In the Scale of Nations
Following the Russo-Ottoman War of 1877–1878, the Russian Empire annexed the border town of Kars in the Ottoman Empire that was inhabited by, among others, Armenians and Greeks, as well as Muslims such as Kurdish and Karapapakh peoples. Kars and its surrounding region were to remain securely within the Russian Empire’s borders until World War I. During these forty years, the Kars region became a site of competing imperial and national aspirations. The Russian Empire developed its built environment for military and colonial purposes, and the history and culture of the region were researched by various scholars from the Russian Empire. A crucial part of the imperial interest was Nikolaĭ Yakovlevich Marr’s excavations of Ani, a historic city near Kars containing various structures that attest to the multi-ethnic and multiconfessional makeup of the South Caucasus, dating as far back as the fifth century.
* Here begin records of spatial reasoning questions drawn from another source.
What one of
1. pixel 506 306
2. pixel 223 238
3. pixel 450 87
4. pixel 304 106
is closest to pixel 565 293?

Before archeological research was hindered by the start of World War I, linguist Marr worked together with many local architects, historians, and labourers on Ani, believing that such work should be conducted in collaboration with multi-disciplinary teams and various inhabitants of the region. Tʻoros Arutyunovich Tʻoramanyan (1864–1934), known as “the architect” by his co-workers on the excavation site, produced one of the earliest architectural theories regarding the region’s heritage. Working along with Tʻoramanyan in Ani, architect Nikolaĭ Gavrilovich Buniatov (or Buniatyan) (1884?–1943) produced many drawings and illustrations of Ani’s excavated buildings, most importantly building surveys. Furthermore, Nikolaĭ Mikhaĭlovich Tokarskiĭ (1892–1977) researched the extensive cave system underneath and around Ani and later wrote an architectural history of the region based on his experience in Ani.
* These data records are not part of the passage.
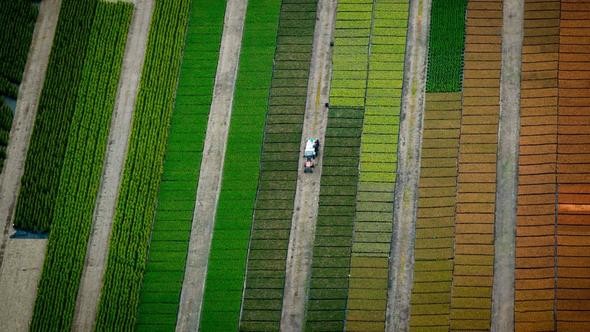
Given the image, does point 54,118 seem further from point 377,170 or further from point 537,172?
point 537,172

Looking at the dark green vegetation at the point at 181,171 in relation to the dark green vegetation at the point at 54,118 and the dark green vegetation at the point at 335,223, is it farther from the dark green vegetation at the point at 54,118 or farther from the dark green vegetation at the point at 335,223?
the dark green vegetation at the point at 335,223

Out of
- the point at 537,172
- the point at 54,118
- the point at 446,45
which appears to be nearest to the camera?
the point at 537,172

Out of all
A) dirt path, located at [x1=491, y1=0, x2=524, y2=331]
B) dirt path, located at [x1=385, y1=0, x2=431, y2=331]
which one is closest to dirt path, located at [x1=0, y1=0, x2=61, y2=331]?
dirt path, located at [x1=385, y1=0, x2=431, y2=331]

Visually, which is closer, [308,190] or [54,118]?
[308,190]

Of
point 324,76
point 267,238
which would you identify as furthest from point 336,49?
point 267,238

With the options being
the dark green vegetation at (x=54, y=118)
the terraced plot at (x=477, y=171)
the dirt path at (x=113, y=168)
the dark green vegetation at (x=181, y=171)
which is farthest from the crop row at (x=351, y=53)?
the dark green vegetation at (x=54, y=118)

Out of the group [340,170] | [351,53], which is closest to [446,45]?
[351,53]

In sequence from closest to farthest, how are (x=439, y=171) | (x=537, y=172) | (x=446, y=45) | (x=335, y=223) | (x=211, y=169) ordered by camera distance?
(x=537, y=172) < (x=335, y=223) < (x=439, y=171) < (x=211, y=169) < (x=446, y=45)

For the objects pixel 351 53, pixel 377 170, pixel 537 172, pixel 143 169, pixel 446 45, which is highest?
pixel 446 45

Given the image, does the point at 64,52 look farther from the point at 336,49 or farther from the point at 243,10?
the point at 336,49
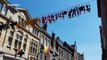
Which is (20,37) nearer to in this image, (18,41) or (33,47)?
(18,41)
Although they mirrored a Western gaze upon the ruin, these scholars put forward alternative conceptualizations of the region’s architecture that were at times in conflict with academic and state discourses of identity and culture. I argue that the architectural heritage of the historical city of Ani provoked them to develop narratives of hybridity with which to interpret the histories and cultural productions of the diverse peoples of the South Caucasus. Together with Nikolaĭ Y. Marr, they strayed from prevailing scientific methodologies and created alternative theories that emphasized exchange, interconnectedness, and co-constituency. Often, their arguments relied on close inspection and reproduction of specific details of Ani’s ruins. These fragments of heritage, dwarfed by the universalizing concepts of empire and nation, became evidence both supporting and challenging emerging nationalisms in the region. This excavation traces how in the scale of the architectural fragment, nation-states are both made and undone.